3. Is there a physical issue keeping you from decluttering? It took me a long time to realize that I was suffering from fatigue. I know that I wasn't doing as much each day as I should have been doing because I was frequently tired. I'm taking steps to address that now and have already seen some improvement. If you've got a physical issue, like fatigue, pain or something else, that's keeping you from working to your potential at cleaning and decluttering, then it might be time to look for some solutions.
4. Are there psychological issues keeping you from decluttering? We've all heard of compulsive hoarding, the extreme problem that some people have with clutter. But, sometimes things aren't quite that bad, yet we still have more clutter in our home than we would like. Maybe there's an underlying reason for our inability to let go of stuff. If your clutter issue is severe, it may be time to seek some outside help. If it's not severe, it still might help you to do some emotional and psychological work of your own to address the clutter problem.

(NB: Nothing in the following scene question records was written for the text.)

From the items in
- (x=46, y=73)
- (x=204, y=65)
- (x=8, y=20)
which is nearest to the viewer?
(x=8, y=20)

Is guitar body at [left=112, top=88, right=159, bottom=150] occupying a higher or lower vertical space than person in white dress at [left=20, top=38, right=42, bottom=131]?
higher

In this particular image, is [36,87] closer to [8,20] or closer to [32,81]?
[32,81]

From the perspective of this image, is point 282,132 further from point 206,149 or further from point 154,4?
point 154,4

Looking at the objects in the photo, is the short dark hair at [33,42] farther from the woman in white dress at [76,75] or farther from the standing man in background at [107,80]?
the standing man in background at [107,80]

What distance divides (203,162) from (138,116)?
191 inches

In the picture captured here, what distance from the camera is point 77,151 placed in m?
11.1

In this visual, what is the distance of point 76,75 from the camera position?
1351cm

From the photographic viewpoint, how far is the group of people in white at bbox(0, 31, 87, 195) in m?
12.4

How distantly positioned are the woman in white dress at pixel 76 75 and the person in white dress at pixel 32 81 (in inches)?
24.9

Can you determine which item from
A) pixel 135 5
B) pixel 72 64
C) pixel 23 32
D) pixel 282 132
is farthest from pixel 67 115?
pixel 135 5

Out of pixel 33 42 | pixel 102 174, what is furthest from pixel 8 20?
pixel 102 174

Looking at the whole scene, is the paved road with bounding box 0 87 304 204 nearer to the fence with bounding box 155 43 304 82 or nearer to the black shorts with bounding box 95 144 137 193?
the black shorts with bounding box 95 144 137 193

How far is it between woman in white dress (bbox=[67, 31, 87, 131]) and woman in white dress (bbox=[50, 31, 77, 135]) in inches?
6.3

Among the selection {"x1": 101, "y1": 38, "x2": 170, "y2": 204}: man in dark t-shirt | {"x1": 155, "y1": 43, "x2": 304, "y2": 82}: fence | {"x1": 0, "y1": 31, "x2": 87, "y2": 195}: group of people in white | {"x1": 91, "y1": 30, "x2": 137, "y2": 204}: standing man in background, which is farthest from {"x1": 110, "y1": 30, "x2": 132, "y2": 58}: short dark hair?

Taking a deeper look at the reasons behind the clutter is a good starting point to finding a long-term solution. By all means, continue to do the actual decluttering work. Get the extra stuff out of your house. Organize what's left. But, until you look for the root of the clutter problem, there's a good chance that it will come back time and again.
I'm finding my way to a clutter-free home now and finally, after a year and half on this journey, feel like I'm making real progress. But, it wasn't until I owned up to being fatigued and allowing too much stuff to come into my house that I really started to see progress. I'm hopeful that our home will be more comfortable and pleasant as we go into the coming months and years.